History under attack
Erasing Our Truth: The War on Memory Is a War on Justice By AI Me
In March 2025, the White House issued an executive order titled “Restoring Truth and Sanity to American History.” On its face, this might sound like a call for balance. In reality, it is a weapon. This is a top-down effort to erase systemic racism from the American story, to whitewash the nation’s sins, and to replace history with mythology.
The order empowers the Vice President to purge exhibits at the Smithsonian Institution that discuss what the administration calls “improper ideology.” Translation: anything that tells the truth about slavery, Jim Crow, colonialism, redlining, mass incarceration, or the ongoing machinery of white supremacy.
This isn’t new. It’s just the latest chapter in a long, global story about power and memory.
During the post-Reconstruction period in the late 19th century, Southern elites erected Confederate statues across public spaces—not to honor the dead, but to intimidate the living. These monuments were planted alongside Black Codes and lynching trees as physical assertions of white rule. At the same time, “Lost Cause” propaganda crept into textbooks and classrooms, recasting the Confederacy as a noble resistance rather than a pro-slavery rebellion.
We are now seeing a 21st-century version of that same playbook.
This executive order isn’t just about museums—it’s about mind control. It signals an attempt to dominate the national consciousness, to raise a generation of Americans who have no understanding of how race, class, and power function in this country. When the state dictates which histories are allowed, it is no longer education. It is indoctrination.
We’ve seen this before—not just in America. Nazi Germany purged "degenerate art" and banned Jewish historians from universities. Apartheid South Africa taught white children a version of history where Black resistance barely existed. The Soviet Union edited photos and textbooks to erase political enemies. These regimes understood that if you control the past, you control the future.
And make no mistake: this is about the future. Erasing the history of systemic racism paves the way to dismantle civil rights protections, defund equity programs, and embolden white nationalist movements already on the rise. It is not neutral. It is warfare.
The truth is dangerous to those who benefit from lies.
Black historians, Indigenous scholars, freedom fighters from Ida B. Wells to James Baldwin to Angela Davis have always known this: that telling the truth about America is a radical act. And it is one we must not abandon.
This is the line in the sand.
We must meet this moment with fire, not fear. Passive concern will not stop this assault. We need direct action—organized, unapologetic, and sustained.
Flood school boards, city councils, and museum boards with resistance. Demand that they reject federal censorship and protect the full truth of our shared history.
Support freedom libraries, community archives, and independent Black institutions that will not bend to state pressure.

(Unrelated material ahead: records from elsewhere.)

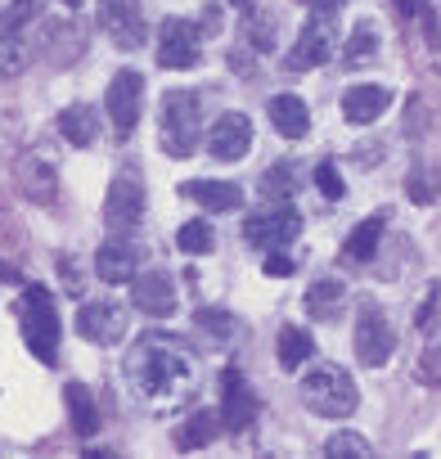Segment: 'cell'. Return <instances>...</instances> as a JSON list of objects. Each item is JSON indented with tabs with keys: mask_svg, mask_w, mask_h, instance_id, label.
Here are the masks:
<instances>
[{
	"mask_svg": "<svg viewBox=\"0 0 441 459\" xmlns=\"http://www.w3.org/2000/svg\"><path fill=\"white\" fill-rule=\"evenodd\" d=\"M275 356H280V369H302V365L316 356V342H311V333H307V329L284 325V329H280V338H275Z\"/></svg>",
	"mask_w": 441,
	"mask_h": 459,
	"instance_id": "603a6c76",
	"label": "cell"
},
{
	"mask_svg": "<svg viewBox=\"0 0 441 459\" xmlns=\"http://www.w3.org/2000/svg\"><path fill=\"white\" fill-rule=\"evenodd\" d=\"M248 37H253V41H257V46L266 50V46L275 41V32H271V14H257V19L248 23Z\"/></svg>",
	"mask_w": 441,
	"mask_h": 459,
	"instance_id": "f35d334b",
	"label": "cell"
},
{
	"mask_svg": "<svg viewBox=\"0 0 441 459\" xmlns=\"http://www.w3.org/2000/svg\"><path fill=\"white\" fill-rule=\"evenodd\" d=\"M437 298H441V289L432 284V293H428V302H423V307H419V316H414V325H419L423 333H432V329H437Z\"/></svg>",
	"mask_w": 441,
	"mask_h": 459,
	"instance_id": "8d00e7d4",
	"label": "cell"
},
{
	"mask_svg": "<svg viewBox=\"0 0 441 459\" xmlns=\"http://www.w3.org/2000/svg\"><path fill=\"white\" fill-rule=\"evenodd\" d=\"M28 68V46L19 32H0V77H19Z\"/></svg>",
	"mask_w": 441,
	"mask_h": 459,
	"instance_id": "f546056e",
	"label": "cell"
},
{
	"mask_svg": "<svg viewBox=\"0 0 441 459\" xmlns=\"http://www.w3.org/2000/svg\"><path fill=\"white\" fill-rule=\"evenodd\" d=\"M266 113H271L275 131L289 135V140H302V135L311 131V113H307V104H302L298 95H275V100L266 104Z\"/></svg>",
	"mask_w": 441,
	"mask_h": 459,
	"instance_id": "d6986e66",
	"label": "cell"
},
{
	"mask_svg": "<svg viewBox=\"0 0 441 459\" xmlns=\"http://www.w3.org/2000/svg\"><path fill=\"white\" fill-rule=\"evenodd\" d=\"M59 275H64V289H68L73 298H82V284H86V280L77 275V262H73V257H59Z\"/></svg>",
	"mask_w": 441,
	"mask_h": 459,
	"instance_id": "74e56055",
	"label": "cell"
},
{
	"mask_svg": "<svg viewBox=\"0 0 441 459\" xmlns=\"http://www.w3.org/2000/svg\"><path fill=\"white\" fill-rule=\"evenodd\" d=\"M414 374H419V383H423V387H441V347H428V351L419 356Z\"/></svg>",
	"mask_w": 441,
	"mask_h": 459,
	"instance_id": "e575fe53",
	"label": "cell"
},
{
	"mask_svg": "<svg viewBox=\"0 0 441 459\" xmlns=\"http://www.w3.org/2000/svg\"><path fill=\"white\" fill-rule=\"evenodd\" d=\"M126 329H131V316L122 302H86L77 316V333L99 347H117L126 338Z\"/></svg>",
	"mask_w": 441,
	"mask_h": 459,
	"instance_id": "30bf717a",
	"label": "cell"
},
{
	"mask_svg": "<svg viewBox=\"0 0 441 459\" xmlns=\"http://www.w3.org/2000/svg\"><path fill=\"white\" fill-rule=\"evenodd\" d=\"M262 271H266V275H275V280H280V275H293V257H284V253H271V257L262 262Z\"/></svg>",
	"mask_w": 441,
	"mask_h": 459,
	"instance_id": "ab89813d",
	"label": "cell"
},
{
	"mask_svg": "<svg viewBox=\"0 0 441 459\" xmlns=\"http://www.w3.org/2000/svg\"><path fill=\"white\" fill-rule=\"evenodd\" d=\"M203 117H198V95L189 91H167L162 95V153L189 158L198 149Z\"/></svg>",
	"mask_w": 441,
	"mask_h": 459,
	"instance_id": "277c9868",
	"label": "cell"
},
{
	"mask_svg": "<svg viewBox=\"0 0 441 459\" xmlns=\"http://www.w3.org/2000/svg\"><path fill=\"white\" fill-rule=\"evenodd\" d=\"M185 198H194L207 212H239L244 207V189L235 180H185L180 185Z\"/></svg>",
	"mask_w": 441,
	"mask_h": 459,
	"instance_id": "ac0fdd59",
	"label": "cell"
},
{
	"mask_svg": "<svg viewBox=\"0 0 441 459\" xmlns=\"http://www.w3.org/2000/svg\"><path fill=\"white\" fill-rule=\"evenodd\" d=\"M220 419H226L230 432H248L257 423V396L239 369L220 374Z\"/></svg>",
	"mask_w": 441,
	"mask_h": 459,
	"instance_id": "4fadbf2b",
	"label": "cell"
},
{
	"mask_svg": "<svg viewBox=\"0 0 441 459\" xmlns=\"http://www.w3.org/2000/svg\"><path fill=\"white\" fill-rule=\"evenodd\" d=\"M226 5H239V10H248V5H253V0H226Z\"/></svg>",
	"mask_w": 441,
	"mask_h": 459,
	"instance_id": "7bdbcfd3",
	"label": "cell"
},
{
	"mask_svg": "<svg viewBox=\"0 0 441 459\" xmlns=\"http://www.w3.org/2000/svg\"><path fill=\"white\" fill-rule=\"evenodd\" d=\"M392 351H396V333H392L387 316L378 307H365L360 320H356V356H360V365L383 369L392 360Z\"/></svg>",
	"mask_w": 441,
	"mask_h": 459,
	"instance_id": "8fae6325",
	"label": "cell"
},
{
	"mask_svg": "<svg viewBox=\"0 0 441 459\" xmlns=\"http://www.w3.org/2000/svg\"><path fill=\"white\" fill-rule=\"evenodd\" d=\"M383 230H387V216H365L351 235H347V257H351V262H369V257L378 253Z\"/></svg>",
	"mask_w": 441,
	"mask_h": 459,
	"instance_id": "484cf974",
	"label": "cell"
},
{
	"mask_svg": "<svg viewBox=\"0 0 441 459\" xmlns=\"http://www.w3.org/2000/svg\"><path fill=\"white\" fill-rule=\"evenodd\" d=\"M437 189H441V176H437V171H428V167H414V171H410V180H405V194H410L414 203H432V198H437Z\"/></svg>",
	"mask_w": 441,
	"mask_h": 459,
	"instance_id": "d6a6232c",
	"label": "cell"
},
{
	"mask_svg": "<svg viewBox=\"0 0 441 459\" xmlns=\"http://www.w3.org/2000/svg\"><path fill=\"white\" fill-rule=\"evenodd\" d=\"M131 302L135 311L162 320V316H176V280L167 271H144L131 280Z\"/></svg>",
	"mask_w": 441,
	"mask_h": 459,
	"instance_id": "9a60e30c",
	"label": "cell"
},
{
	"mask_svg": "<svg viewBox=\"0 0 441 459\" xmlns=\"http://www.w3.org/2000/svg\"><path fill=\"white\" fill-rule=\"evenodd\" d=\"M64 401H68V419H73V432L77 437H91L99 428V405L91 401V392L82 383H68L64 387Z\"/></svg>",
	"mask_w": 441,
	"mask_h": 459,
	"instance_id": "d4e9b609",
	"label": "cell"
},
{
	"mask_svg": "<svg viewBox=\"0 0 441 459\" xmlns=\"http://www.w3.org/2000/svg\"><path fill=\"white\" fill-rule=\"evenodd\" d=\"M226 428V419H220V410H194L180 428H176V446L180 450H198V446H212L216 432Z\"/></svg>",
	"mask_w": 441,
	"mask_h": 459,
	"instance_id": "ffe728a7",
	"label": "cell"
},
{
	"mask_svg": "<svg viewBox=\"0 0 441 459\" xmlns=\"http://www.w3.org/2000/svg\"><path fill=\"white\" fill-rule=\"evenodd\" d=\"M329 55H333V32H329V19L316 10V19L302 23V32H298V41L289 50V68L293 73H307V68L329 64Z\"/></svg>",
	"mask_w": 441,
	"mask_h": 459,
	"instance_id": "5bb4252c",
	"label": "cell"
},
{
	"mask_svg": "<svg viewBox=\"0 0 441 459\" xmlns=\"http://www.w3.org/2000/svg\"><path fill=\"white\" fill-rule=\"evenodd\" d=\"M302 235V216L289 207V203H271L253 216H244V239L253 248H284Z\"/></svg>",
	"mask_w": 441,
	"mask_h": 459,
	"instance_id": "52a82bcc",
	"label": "cell"
},
{
	"mask_svg": "<svg viewBox=\"0 0 441 459\" xmlns=\"http://www.w3.org/2000/svg\"><path fill=\"white\" fill-rule=\"evenodd\" d=\"M59 135H64L68 144L86 149V144L99 135V113H95L91 104H73V108H64V113H59Z\"/></svg>",
	"mask_w": 441,
	"mask_h": 459,
	"instance_id": "7402d4cb",
	"label": "cell"
},
{
	"mask_svg": "<svg viewBox=\"0 0 441 459\" xmlns=\"http://www.w3.org/2000/svg\"><path fill=\"white\" fill-rule=\"evenodd\" d=\"M387 108H392V91H387V86H351V91L342 95V117H347L351 126H369V122H378Z\"/></svg>",
	"mask_w": 441,
	"mask_h": 459,
	"instance_id": "e0dca14e",
	"label": "cell"
},
{
	"mask_svg": "<svg viewBox=\"0 0 441 459\" xmlns=\"http://www.w3.org/2000/svg\"><path fill=\"white\" fill-rule=\"evenodd\" d=\"M176 248H180L185 257H203V253L216 248V230H212L203 216H194V221H185V225L176 230Z\"/></svg>",
	"mask_w": 441,
	"mask_h": 459,
	"instance_id": "4316f807",
	"label": "cell"
},
{
	"mask_svg": "<svg viewBox=\"0 0 441 459\" xmlns=\"http://www.w3.org/2000/svg\"><path fill=\"white\" fill-rule=\"evenodd\" d=\"M342 302H347V289H342L338 280H316V284L307 289V311H311L316 320H338V316H342Z\"/></svg>",
	"mask_w": 441,
	"mask_h": 459,
	"instance_id": "cb8c5ba5",
	"label": "cell"
},
{
	"mask_svg": "<svg viewBox=\"0 0 441 459\" xmlns=\"http://www.w3.org/2000/svg\"><path fill=\"white\" fill-rule=\"evenodd\" d=\"M135 266H140V248L126 235H108V244H99L95 271H99L104 284H131L135 280Z\"/></svg>",
	"mask_w": 441,
	"mask_h": 459,
	"instance_id": "2e32d148",
	"label": "cell"
},
{
	"mask_svg": "<svg viewBox=\"0 0 441 459\" xmlns=\"http://www.w3.org/2000/svg\"><path fill=\"white\" fill-rule=\"evenodd\" d=\"M198 325H203L212 338H235V333H239V320H235L230 311H220V307H203V311H198Z\"/></svg>",
	"mask_w": 441,
	"mask_h": 459,
	"instance_id": "1f68e13d",
	"label": "cell"
},
{
	"mask_svg": "<svg viewBox=\"0 0 441 459\" xmlns=\"http://www.w3.org/2000/svg\"><path fill=\"white\" fill-rule=\"evenodd\" d=\"M41 10H46V0H10V5L0 10V32H19V28H28L32 19H41Z\"/></svg>",
	"mask_w": 441,
	"mask_h": 459,
	"instance_id": "4dcf8cb0",
	"label": "cell"
},
{
	"mask_svg": "<svg viewBox=\"0 0 441 459\" xmlns=\"http://www.w3.org/2000/svg\"><path fill=\"white\" fill-rule=\"evenodd\" d=\"M392 5H396L401 14H410V19H423V23H432V10L423 5V0H392Z\"/></svg>",
	"mask_w": 441,
	"mask_h": 459,
	"instance_id": "60d3db41",
	"label": "cell"
},
{
	"mask_svg": "<svg viewBox=\"0 0 441 459\" xmlns=\"http://www.w3.org/2000/svg\"><path fill=\"white\" fill-rule=\"evenodd\" d=\"M293 189H298V176H293V167H289V162H275V167L262 176V194H266L271 203H289V198H293Z\"/></svg>",
	"mask_w": 441,
	"mask_h": 459,
	"instance_id": "f1b7e54d",
	"label": "cell"
},
{
	"mask_svg": "<svg viewBox=\"0 0 441 459\" xmlns=\"http://www.w3.org/2000/svg\"><path fill=\"white\" fill-rule=\"evenodd\" d=\"M253 149V122L244 113H220L207 131V153L220 162H239Z\"/></svg>",
	"mask_w": 441,
	"mask_h": 459,
	"instance_id": "7c38bea8",
	"label": "cell"
},
{
	"mask_svg": "<svg viewBox=\"0 0 441 459\" xmlns=\"http://www.w3.org/2000/svg\"><path fill=\"white\" fill-rule=\"evenodd\" d=\"M104 37L117 46V50H140L149 41V23H144V10H140V0H99V10H95Z\"/></svg>",
	"mask_w": 441,
	"mask_h": 459,
	"instance_id": "8992f818",
	"label": "cell"
},
{
	"mask_svg": "<svg viewBox=\"0 0 441 459\" xmlns=\"http://www.w3.org/2000/svg\"><path fill=\"white\" fill-rule=\"evenodd\" d=\"M126 378H131L135 396L144 401V410L176 414L194 396L198 360H194V351H189L185 338L162 333V329H149L144 338H135V347L126 356Z\"/></svg>",
	"mask_w": 441,
	"mask_h": 459,
	"instance_id": "6da1fadb",
	"label": "cell"
},
{
	"mask_svg": "<svg viewBox=\"0 0 441 459\" xmlns=\"http://www.w3.org/2000/svg\"><path fill=\"white\" fill-rule=\"evenodd\" d=\"M307 5H311V10H320V14H333V10L342 5V0H307Z\"/></svg>",
	"mask_w": 441,
	"mask_h": 459,
	"instance_id": "b9f144b4",
	"label": "cell"
},
{
	"mask_svg": "<svg viewBox=\"0 0 441 459\" xmlns=\"http://www.w3.org/2000/svg\"><path fill=\"white\" fill-rule=\"evenodd\" d=\"M374 55H378V32H374V23H356L351 37H347L342 64H347V68H365Z\"/></svg>",
	"mask_w": 441,
	"mask_h": 459,
	"instance_id": "83f0119b",
	"label": "cell"
},
{
	"mask_svg": "<svg viewBox=\"0 0 441 459\" xmlns=\"http://www.w3.org/2000/svg\"><path fill=\"white\" fill-rule=\"evenodd\" d=\"M19 316H23L28 351H32L41 365H55V356H59V311H55V298H50L41 284H28Z\"/></svg>",
	"mask_w": 441,
	"mask_h": 459,
	"instance_id": "3957f363",
	"label": "cell"
},
{
	"mask_svg": "<svg viewBox=\"0 0 441 459\" xmlns=\"http://www.w3.org/2000/svg\"><path fill=\"white\" fill-rule=\"evenodd\" d=\"M19 189L28 194V198H37V203H55L59 198V185H55V171H50V162H41V158H23L19 162Z\"/></svg>",
	"mask_w": 441,
	"mask_h": 459,
	"instance_id": "44dd1931",
	"label": "cell"
},
{
	"mask_svg": "<svg viewBox=\"0 0 441 459\" xmlns=\"http://www.w3.org/2000/svg\"><path fill=\"white\" fill-rule=\"evenodd\" d=\"M144 216V180L135 176V167H122L104 194V225L108 235H131Z\"/></svg>",
	"mask_w": 441,
	"mask_h": 459,
	"instance_id": "5b68a950",
	"label": "cell"
},
{
	"mask_svg": "<svg viewBox=\"0 0 441 459\" xmlns=\"http://www.w3.org/2000/svg\"><path fill=\"white\" fill-rule=\"evenodd\" d=\"M198 50H203V28L189 23V19H167L158 28V64L167 73H189L198 64Z\"/></svg>",
	"mask_w": 441,
	"mask_h": 459,
	"instance_id": "ba28073f",
	"label": "cell"
},
{
	"mask_svg": "<svg viewBox=\"0 0 441 459\" xmlns=\"http://www.w3.org/2000/svg\"><path fill=\"white\" fill-rule=\"evenodd\" d=\"M140 95H144V82H140V73H131V68H122V73L108 82L104 108H108V122H113L117 140H131V131H135V122H140Z\"/></svg>",
	"mask_w": 441,
	"mask_h": 459,
	"instance_id": "9c48e42d",
	"label": "cell"
},
{
	"mask_svg": "<svg viewBox=\"0 0 441 459\" xmlns=\"http://www.w3.org/2000/svg\"><path fill=\"white\" fill-rule=\"evenodd\" d=\"M369 450H374V446H369L360 432H333V437L324 441V455H333V459H338V455H360V459H365Z\"/></svg>",
	"mask_w": 441,
	"mask_h": 459,
	"instance_id": "836d02e7",
	"label": "cell"
},
{
	"mask_svg": "<svg viewBox=\"0 0 441 459\" xmlns=\"http://www.w3.org/2000/svg\"><path fill=\"white\" fill-rule=\"evenodd\" d=\"M302 405L320 419H347V414H356L360 392L342 365H316L302 378Z\"/></svg>",
	"mask_w": 441,
	"mask_h": 459,
	"instance_id": "7a4b0ae2",
	"label": "cell"
},
{
	"mask_svg": "<svg viewBox=\"0 0 441 459\" xmlns=\"http://www.w3.org/2000/svg\"><path fill=\"white\" fill-rule=\"evenodd\" d=\"M316 185H320L324 198H342V176H338L333 162H320V167H316Z\"/></svg>",
	"mask_w": 441,
	"mask_h": 459,
	"instance_id": "d590c367",
	"label": "cell"
},
{
	"mask_svg": "<svg viewBox=\"0 0 441 459\" xmlns=\"http://www.w3.org/2000/svg\"><path fill=\"white\" fill-rule=\"evenodd\" d=\"M64 5H68V10H82V5H86V0H64Z\"/></svg>",
	"mask_w": 441,
	"mask_h": 459,
	"instance_id": "ee69618b",
	"label": "cell"
}]
</instances>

Boycott institutions and corporations that comply with this historical purge. Hit them where they feel it.
Teach the truth—everywhere. In classrooms, in kitchens, in churches, on stages, on TikTok. Make sure no child grows up without knowing who they are and how we got here.
They are not just coming for history books. They are coming for memory itself. And if they succeed, justice will become impossible.
This is not just a debate about curriculum. It is a battle for the soul of this nation. And it will be won—or lost—by what we choose to remember.